The two main types of inflammatory bowel disease (IBD) are Crohn’s disease and ulcerative colitis. IBD is a lifelong condition that causes inflammation and ulceration in the bowels, affecting 500,0001,2 people in the UK. Symptoms include urgent and frequent diarrhoea, sometimes with blood and mucus, extreme fatigue, weight loss and anaemia. IBD can also cause extra-intestinal symptoms in the joints, skin, eyes and liver and the disease can have a significant impact on relationships, work and education.3
IBD is a relapsing-remitting condition, meaning patients can have periods where their symptoms are largely under control and periods of flare-ups where symptoms are often active and debilitating. Around 50% of patients experience at least one relapse a year,3 and it costs the NHS two to three times more to treat patients in a flare compared to those in remission.3 Potentially life-threatening complications can occur during severe flares.

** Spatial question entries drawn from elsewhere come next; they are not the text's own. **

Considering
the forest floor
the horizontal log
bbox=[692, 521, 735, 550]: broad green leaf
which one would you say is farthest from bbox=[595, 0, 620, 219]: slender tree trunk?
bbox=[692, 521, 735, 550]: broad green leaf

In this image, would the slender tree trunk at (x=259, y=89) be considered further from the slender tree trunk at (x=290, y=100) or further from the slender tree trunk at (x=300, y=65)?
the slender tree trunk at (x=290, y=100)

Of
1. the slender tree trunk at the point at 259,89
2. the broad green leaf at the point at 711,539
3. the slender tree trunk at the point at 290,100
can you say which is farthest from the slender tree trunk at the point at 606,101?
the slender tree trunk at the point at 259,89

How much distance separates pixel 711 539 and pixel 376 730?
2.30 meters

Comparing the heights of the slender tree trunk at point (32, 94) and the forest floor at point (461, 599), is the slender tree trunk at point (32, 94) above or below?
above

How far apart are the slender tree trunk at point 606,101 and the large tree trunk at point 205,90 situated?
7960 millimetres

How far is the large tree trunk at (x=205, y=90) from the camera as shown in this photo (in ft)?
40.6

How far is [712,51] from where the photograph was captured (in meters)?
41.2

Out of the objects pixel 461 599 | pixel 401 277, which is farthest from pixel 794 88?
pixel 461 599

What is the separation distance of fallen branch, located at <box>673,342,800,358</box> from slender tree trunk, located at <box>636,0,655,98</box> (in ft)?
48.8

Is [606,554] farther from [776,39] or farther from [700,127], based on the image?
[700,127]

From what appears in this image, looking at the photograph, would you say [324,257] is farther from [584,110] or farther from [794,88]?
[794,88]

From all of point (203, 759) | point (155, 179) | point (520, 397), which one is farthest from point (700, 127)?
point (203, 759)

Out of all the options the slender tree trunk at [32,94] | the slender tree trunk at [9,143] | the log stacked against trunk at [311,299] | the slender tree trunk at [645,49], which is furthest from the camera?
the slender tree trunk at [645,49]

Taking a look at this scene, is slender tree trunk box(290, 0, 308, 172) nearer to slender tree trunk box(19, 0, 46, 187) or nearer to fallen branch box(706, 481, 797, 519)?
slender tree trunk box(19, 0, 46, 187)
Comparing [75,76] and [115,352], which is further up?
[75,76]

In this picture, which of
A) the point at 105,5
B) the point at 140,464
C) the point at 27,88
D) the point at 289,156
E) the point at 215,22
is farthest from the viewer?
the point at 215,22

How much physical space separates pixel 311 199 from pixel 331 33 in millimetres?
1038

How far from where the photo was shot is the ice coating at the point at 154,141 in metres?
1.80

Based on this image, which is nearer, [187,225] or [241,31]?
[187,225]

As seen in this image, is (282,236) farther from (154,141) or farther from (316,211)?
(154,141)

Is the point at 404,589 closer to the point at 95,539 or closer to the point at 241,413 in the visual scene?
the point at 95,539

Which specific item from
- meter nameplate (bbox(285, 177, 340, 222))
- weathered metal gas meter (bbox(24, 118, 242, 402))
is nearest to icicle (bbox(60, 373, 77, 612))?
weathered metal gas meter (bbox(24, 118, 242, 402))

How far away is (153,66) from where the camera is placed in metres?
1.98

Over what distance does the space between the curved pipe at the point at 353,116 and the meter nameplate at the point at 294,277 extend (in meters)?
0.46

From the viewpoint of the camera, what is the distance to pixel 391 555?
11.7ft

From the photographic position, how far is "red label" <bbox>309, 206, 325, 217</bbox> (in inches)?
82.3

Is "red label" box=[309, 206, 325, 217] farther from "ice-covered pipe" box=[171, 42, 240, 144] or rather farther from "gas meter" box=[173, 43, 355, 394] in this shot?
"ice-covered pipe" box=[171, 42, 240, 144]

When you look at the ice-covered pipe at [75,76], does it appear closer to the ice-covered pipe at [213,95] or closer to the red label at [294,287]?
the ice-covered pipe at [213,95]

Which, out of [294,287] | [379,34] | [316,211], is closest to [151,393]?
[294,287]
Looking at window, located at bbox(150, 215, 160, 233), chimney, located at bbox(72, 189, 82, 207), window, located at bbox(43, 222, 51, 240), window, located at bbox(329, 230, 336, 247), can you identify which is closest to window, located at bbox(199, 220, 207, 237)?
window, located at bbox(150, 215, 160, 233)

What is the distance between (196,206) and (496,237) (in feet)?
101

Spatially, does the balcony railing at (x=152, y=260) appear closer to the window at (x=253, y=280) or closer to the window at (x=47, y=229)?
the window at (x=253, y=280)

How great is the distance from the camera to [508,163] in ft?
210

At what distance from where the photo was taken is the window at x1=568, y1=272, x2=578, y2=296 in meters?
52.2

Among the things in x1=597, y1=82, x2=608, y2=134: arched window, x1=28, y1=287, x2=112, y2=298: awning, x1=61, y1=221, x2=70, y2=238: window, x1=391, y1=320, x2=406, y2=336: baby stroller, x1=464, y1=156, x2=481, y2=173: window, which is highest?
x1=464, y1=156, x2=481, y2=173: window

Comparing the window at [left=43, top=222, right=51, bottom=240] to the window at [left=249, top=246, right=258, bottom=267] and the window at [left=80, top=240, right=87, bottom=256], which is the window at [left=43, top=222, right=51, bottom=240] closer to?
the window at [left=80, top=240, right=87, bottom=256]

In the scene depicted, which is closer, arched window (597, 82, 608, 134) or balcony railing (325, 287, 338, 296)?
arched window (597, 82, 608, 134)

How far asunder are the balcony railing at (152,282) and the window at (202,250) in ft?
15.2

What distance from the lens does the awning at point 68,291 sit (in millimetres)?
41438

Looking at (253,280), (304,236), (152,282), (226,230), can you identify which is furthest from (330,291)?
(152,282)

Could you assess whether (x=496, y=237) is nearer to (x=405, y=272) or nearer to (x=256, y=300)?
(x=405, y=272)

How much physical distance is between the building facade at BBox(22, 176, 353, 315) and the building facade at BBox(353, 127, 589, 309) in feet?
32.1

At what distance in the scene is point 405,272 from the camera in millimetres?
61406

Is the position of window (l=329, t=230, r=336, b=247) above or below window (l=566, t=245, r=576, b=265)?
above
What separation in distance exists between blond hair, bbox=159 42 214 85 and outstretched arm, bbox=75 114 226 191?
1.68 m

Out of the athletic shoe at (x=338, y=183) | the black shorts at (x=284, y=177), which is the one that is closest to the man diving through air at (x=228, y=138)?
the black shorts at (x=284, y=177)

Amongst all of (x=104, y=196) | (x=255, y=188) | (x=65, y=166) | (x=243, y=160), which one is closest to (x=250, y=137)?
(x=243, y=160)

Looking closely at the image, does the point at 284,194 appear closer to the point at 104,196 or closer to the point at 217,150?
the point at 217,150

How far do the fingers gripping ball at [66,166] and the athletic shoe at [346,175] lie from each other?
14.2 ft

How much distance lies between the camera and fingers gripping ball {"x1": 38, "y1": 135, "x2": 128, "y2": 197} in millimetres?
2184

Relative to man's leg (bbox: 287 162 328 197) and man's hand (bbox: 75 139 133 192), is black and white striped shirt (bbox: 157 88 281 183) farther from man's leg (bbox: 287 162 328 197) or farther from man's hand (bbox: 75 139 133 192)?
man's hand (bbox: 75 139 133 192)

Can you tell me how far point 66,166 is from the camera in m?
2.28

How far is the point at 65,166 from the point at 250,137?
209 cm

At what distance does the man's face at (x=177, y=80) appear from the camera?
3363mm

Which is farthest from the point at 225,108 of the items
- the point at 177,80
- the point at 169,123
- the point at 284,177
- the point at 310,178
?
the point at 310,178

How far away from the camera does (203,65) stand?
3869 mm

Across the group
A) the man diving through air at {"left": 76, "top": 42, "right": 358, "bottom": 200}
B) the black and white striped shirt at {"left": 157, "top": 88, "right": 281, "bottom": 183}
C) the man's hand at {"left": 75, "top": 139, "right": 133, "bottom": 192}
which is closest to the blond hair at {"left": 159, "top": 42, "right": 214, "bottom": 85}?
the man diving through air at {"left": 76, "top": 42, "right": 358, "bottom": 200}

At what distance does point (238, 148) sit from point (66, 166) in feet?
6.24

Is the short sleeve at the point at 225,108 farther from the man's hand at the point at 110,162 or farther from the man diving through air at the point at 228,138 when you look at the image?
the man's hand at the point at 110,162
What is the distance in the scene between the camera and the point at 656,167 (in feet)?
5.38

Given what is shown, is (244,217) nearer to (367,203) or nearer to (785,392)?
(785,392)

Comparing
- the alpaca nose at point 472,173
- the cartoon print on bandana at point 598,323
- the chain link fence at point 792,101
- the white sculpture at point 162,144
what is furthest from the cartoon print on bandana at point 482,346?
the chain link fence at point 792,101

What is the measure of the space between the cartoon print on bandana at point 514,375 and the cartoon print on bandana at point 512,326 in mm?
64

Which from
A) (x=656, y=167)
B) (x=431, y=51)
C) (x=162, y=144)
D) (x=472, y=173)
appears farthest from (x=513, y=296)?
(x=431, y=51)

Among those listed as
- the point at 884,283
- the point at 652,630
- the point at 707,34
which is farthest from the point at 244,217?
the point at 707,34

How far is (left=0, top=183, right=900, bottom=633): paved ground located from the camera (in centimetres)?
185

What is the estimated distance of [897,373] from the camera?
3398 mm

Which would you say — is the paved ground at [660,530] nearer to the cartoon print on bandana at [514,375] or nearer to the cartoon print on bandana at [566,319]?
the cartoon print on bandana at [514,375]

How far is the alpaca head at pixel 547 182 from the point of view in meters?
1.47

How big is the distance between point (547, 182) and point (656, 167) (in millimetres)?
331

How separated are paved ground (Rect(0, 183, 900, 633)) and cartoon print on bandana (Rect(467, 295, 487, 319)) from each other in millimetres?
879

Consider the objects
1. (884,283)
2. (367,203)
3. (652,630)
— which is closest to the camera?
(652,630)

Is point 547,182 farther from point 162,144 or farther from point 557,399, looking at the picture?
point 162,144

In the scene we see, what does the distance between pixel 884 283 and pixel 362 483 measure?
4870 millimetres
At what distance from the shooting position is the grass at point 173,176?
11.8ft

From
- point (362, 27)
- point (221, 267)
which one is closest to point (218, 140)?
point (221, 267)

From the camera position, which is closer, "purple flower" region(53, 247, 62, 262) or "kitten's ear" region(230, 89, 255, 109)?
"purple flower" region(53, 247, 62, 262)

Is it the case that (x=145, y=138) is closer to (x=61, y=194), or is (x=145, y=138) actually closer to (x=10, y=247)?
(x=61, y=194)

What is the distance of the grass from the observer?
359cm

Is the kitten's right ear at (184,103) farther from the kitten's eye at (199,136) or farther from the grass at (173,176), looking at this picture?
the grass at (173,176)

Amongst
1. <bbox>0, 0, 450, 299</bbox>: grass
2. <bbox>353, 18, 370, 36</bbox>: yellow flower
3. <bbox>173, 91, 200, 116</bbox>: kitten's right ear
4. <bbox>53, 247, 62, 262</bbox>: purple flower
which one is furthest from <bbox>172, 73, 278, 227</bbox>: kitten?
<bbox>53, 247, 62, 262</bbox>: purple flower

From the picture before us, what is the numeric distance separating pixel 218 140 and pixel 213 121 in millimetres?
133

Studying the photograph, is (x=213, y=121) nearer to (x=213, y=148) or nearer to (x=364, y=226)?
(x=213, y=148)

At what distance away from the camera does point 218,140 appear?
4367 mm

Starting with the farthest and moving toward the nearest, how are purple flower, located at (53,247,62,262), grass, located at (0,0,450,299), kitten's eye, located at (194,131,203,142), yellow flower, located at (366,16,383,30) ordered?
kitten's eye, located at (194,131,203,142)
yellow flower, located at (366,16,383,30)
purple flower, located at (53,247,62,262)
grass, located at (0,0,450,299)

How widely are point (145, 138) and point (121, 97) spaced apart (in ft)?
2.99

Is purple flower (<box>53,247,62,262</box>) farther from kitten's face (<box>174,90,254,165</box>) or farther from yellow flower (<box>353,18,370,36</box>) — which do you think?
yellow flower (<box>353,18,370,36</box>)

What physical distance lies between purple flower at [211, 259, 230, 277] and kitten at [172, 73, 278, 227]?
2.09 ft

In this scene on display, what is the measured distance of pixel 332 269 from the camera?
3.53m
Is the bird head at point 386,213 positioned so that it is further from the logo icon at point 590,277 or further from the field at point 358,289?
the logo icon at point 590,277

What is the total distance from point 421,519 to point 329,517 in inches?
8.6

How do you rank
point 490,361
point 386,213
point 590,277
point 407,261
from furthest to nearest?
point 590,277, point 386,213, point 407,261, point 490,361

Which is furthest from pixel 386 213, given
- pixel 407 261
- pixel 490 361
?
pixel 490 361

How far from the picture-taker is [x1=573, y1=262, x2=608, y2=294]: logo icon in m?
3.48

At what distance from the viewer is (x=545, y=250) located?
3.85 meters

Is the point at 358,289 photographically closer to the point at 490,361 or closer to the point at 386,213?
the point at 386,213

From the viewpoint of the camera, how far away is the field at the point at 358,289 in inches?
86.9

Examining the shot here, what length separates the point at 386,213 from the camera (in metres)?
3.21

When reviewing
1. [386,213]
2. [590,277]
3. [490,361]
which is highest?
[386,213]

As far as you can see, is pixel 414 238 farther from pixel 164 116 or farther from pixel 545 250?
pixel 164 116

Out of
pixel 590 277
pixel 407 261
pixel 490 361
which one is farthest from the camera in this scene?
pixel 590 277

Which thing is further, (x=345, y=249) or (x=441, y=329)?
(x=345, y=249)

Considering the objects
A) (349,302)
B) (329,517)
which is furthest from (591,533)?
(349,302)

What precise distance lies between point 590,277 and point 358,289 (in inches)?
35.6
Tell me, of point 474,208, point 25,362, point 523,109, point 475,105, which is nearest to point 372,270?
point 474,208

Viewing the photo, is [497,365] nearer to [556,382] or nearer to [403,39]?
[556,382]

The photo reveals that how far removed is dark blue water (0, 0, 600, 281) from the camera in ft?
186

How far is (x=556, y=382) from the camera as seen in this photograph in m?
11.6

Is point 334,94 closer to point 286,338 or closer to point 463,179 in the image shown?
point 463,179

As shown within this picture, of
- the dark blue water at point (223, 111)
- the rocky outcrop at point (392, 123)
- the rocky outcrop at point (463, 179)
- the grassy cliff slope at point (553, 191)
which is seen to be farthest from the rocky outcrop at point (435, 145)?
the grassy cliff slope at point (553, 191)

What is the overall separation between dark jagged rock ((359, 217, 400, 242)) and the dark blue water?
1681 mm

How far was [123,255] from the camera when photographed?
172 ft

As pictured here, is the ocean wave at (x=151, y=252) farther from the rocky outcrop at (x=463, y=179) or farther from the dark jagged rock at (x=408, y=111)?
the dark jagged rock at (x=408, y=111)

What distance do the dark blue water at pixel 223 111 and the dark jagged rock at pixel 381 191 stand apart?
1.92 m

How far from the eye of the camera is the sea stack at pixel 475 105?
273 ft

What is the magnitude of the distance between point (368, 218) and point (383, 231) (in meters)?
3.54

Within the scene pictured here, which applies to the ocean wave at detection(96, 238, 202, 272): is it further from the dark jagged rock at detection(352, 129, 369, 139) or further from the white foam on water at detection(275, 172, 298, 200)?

The RCGP and Crohn’s & Colitis UK IBD Spotlight Project was launched in 2017,5 with the aim to increase understanding of IBD amongst primary care clinicians, leading to quicker diagnosis. The project supports primary care clinicians to increase their awareness of Crohn’s and colitis, carry out initial investigations and refer patients appropriately to secondary care with suspected Crohn’s disease or ulcerative colitis. In its third year, the project is now focusing on flare management and how GPs can support their patients to manage their condition in the long-term.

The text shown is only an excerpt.